The Supreme Court also properly rejected the plaintiffs’ proffered justification that they could not respond to the defendants’ demands without the defendants’ production of the plaintiffs’ files. Although this Court recognized in a prior determination of appeals in this action that certain facts essential for the plaintiffs to make more specific allegations were in the possession of the defendants (see Gorbatov v. Tsirelman, 155 A.D.3d 836, 839, 65 N.Y.S.3d 71 ), the plaintiffs failed to demand such discovery until September 2018—almost a year after this Court issued that determination and months after the defendants had filed their separate motions, inter alia, to strike the complaint. The plaintiffs’ demand was made more than two years after the Tsirelman defendants’ demands, more than three years after Kucherovsky's demands, and months after the issuance of the January 2018 and May 2018 orders directing compliance with the defendants’ demands. Moreover, the plaintiffs never moved to compel the disclosure and did not provide the defendants with any documentary disclosure at all.

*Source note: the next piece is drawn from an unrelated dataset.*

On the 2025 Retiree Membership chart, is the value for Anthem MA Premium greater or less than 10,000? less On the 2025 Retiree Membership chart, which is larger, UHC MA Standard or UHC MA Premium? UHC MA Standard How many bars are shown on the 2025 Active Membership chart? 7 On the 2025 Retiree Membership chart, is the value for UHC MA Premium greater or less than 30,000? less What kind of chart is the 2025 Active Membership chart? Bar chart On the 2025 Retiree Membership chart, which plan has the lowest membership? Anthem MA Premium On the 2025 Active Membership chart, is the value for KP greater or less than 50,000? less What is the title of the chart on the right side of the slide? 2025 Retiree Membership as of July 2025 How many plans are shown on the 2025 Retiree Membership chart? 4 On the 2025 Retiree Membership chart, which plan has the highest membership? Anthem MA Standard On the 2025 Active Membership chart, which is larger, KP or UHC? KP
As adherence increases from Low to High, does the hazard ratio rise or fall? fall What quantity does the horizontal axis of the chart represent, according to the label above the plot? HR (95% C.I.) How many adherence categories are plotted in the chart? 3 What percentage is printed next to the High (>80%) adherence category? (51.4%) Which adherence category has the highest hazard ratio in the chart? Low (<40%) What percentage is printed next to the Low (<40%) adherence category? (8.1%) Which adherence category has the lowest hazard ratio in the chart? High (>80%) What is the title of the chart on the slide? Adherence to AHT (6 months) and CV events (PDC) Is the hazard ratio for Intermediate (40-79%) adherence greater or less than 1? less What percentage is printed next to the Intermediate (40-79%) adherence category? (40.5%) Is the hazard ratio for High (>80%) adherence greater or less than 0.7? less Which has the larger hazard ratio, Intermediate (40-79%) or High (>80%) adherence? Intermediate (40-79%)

Under these circumstances, the Supreme Court providently exercised its discretion in granting those branches of the defendants’ motions which were to strike the complaint (see Sparakis v. Gozzer Corp., 177 A.D.3d at 1012–1013, 113 N.Y.S.3d 272 ; Williams v. Suttle, 168 A.D.3d at 793–794, 91 N.Y.S.3d 447 ).
DILLON, J.P., DUFFY, MALTESE and GENOVESI, JJ., concur.